The release didn’t say whether anybody has been charged. The sheriff’s office said investigators will evaluate new evidence and “expect to be in a position to provide more detailed information early next week.”
The abduction of the 11-year-old boy led to the 1994 Jacob Wetterling Crimes Against Children and Sexually Violent Offender Registration Act, which requires states to maintain sex offender registries and guidelines.
Child pornography suspect Danny James Heinrich, who was questioned in the Wetterling case, gave information that led authorities to the remains, said CNN affiliate WCCO and the Minneapolis Star-Tribune, quoting unnamed sources.
Jacob disappeared on a dark road in central Minnesota on the night of October 22, 1989.
Jacob had been at home with his two younger siblings, Trevor, 10, and Carmen, 8, and Jacob’s friend Aaron Larsen, 11, while Patty and Jerry Wetterling attended a dinner party about 20 minutes away.
Wetterling, who lived in rural St. Joseph, his brother and a friend were coming home from a convenience store on bikes and a scooter when a man wearing a stocking mask and holding a gun approached.
The man asked the boys their ages, grabbed Jacob and told the others to run into the woods or else he’d shoot, Jacob’s father has said, recounting what his other son told police.
As news of the disappearance spread, FBI agents and National Guard troops descended on St. Joseph to aid in the search.
Tens of thousands of tips surfaced in the weeks that followed, but none led to an arrest or, until now, discovery of the boy’s remains.

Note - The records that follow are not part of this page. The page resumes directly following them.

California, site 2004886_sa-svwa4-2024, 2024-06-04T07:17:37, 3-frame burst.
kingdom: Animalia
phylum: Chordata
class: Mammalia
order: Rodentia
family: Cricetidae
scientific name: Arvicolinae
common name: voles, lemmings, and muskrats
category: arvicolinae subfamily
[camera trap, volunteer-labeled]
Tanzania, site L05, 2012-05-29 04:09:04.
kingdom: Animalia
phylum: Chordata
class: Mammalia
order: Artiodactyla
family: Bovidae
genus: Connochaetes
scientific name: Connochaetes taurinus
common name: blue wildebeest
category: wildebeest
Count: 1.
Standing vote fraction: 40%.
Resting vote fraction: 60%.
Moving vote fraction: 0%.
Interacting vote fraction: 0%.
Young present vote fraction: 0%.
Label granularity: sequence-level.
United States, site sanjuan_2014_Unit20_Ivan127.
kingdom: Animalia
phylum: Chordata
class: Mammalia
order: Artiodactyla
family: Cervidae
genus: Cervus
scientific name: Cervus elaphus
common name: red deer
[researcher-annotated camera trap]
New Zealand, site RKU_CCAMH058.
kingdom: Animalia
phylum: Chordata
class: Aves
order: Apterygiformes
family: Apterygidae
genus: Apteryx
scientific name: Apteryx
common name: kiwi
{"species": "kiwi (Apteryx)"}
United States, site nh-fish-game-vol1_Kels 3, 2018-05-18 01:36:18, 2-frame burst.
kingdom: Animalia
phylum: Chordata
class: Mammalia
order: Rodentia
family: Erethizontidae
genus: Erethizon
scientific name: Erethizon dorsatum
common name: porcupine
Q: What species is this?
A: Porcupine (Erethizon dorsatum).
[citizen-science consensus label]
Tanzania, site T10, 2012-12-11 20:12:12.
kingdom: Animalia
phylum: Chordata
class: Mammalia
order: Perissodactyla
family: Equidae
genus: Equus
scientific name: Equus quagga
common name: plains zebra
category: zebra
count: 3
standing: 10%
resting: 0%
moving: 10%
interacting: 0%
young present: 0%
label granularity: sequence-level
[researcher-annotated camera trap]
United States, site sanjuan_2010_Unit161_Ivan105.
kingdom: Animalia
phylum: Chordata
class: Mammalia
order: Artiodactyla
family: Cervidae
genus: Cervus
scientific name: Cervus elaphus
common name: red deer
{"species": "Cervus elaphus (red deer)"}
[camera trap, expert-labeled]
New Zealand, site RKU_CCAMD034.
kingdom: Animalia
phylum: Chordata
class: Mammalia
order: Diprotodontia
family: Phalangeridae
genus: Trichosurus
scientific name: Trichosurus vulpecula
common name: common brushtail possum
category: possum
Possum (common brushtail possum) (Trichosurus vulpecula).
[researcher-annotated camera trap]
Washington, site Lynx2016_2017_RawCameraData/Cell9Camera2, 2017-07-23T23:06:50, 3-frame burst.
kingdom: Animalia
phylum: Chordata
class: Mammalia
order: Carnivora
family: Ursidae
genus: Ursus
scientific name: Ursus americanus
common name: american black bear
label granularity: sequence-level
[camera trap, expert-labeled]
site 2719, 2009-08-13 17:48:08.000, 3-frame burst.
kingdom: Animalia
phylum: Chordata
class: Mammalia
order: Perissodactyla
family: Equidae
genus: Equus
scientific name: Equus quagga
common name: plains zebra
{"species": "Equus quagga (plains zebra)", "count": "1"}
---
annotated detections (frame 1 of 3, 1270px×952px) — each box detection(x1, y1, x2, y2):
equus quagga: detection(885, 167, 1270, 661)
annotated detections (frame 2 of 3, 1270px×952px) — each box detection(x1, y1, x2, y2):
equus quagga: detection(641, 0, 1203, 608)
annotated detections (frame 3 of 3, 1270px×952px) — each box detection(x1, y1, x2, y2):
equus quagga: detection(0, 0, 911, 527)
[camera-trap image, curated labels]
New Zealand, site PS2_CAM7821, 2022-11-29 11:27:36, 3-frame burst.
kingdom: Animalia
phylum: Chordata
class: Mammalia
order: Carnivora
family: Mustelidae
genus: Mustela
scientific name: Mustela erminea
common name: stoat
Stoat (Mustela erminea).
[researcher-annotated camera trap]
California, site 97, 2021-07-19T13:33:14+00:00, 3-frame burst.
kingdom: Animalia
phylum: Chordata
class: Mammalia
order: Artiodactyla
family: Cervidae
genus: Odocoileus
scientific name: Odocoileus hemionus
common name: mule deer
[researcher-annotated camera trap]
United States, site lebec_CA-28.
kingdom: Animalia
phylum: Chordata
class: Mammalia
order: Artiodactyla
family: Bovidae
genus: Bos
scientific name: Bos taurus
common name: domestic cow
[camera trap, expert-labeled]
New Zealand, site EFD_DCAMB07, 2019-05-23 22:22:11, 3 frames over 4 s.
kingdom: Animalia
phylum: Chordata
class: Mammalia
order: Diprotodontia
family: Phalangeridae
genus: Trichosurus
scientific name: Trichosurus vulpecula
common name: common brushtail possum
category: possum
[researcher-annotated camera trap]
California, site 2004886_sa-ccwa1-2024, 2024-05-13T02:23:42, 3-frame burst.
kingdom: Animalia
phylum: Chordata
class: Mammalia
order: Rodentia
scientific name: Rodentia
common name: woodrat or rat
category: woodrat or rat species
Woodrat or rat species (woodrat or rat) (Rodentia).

In October 2015, authorities announced a development: Heinrich, 52, was questioned in the abduction.
Investigators interviewed Heinrich about Jacob’s disappearance, according to Andrew M. Luger, the US attorney for Minnesota. Heinrich denied involvement, authorities said.
At that time, no charges were filed in the Wetterling case. Heinrich has not been named a suspect in the case.